GOAL> Rename "green shrub" to "green bush" throughout everything from the line containing "Starting at nearest" down to the line containing "1. camping chair (175,188,189,197)", leaving everything else unchanged, and return only those lines.

====== RECORDS TO PROCESS ======

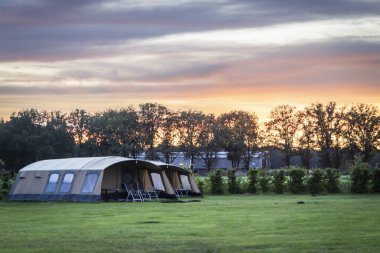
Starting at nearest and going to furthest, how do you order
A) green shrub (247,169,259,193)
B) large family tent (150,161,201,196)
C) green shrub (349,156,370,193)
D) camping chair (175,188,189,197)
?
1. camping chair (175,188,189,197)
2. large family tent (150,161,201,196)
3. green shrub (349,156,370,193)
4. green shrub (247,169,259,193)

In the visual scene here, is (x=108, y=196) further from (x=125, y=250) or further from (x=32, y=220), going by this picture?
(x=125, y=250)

======
====== RECORDS TO PROCESS ======

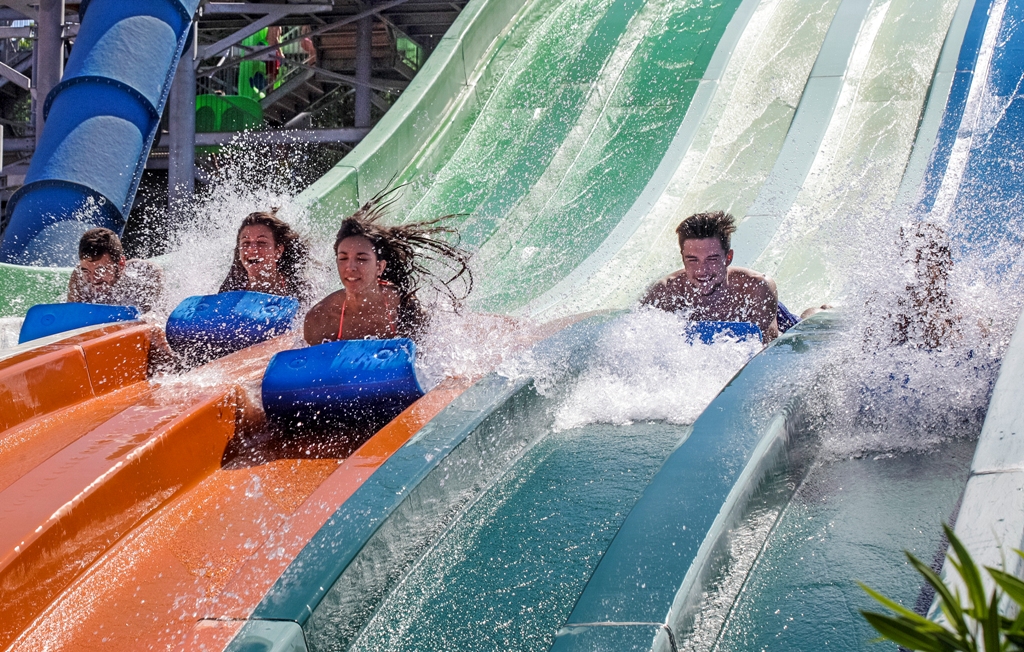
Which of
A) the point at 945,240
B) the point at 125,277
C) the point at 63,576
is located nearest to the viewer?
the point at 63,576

======

EXPECTED OUTPUT>
Starting at nearest and going to furthest, how do you order
A) green bush (247,169,259,193)
B) large family tent (150,161,201,196)
C) green bush (349,156,370,193)
D) camping chair (175,188,189,197)
?
1. camping chair (175,188,189,197)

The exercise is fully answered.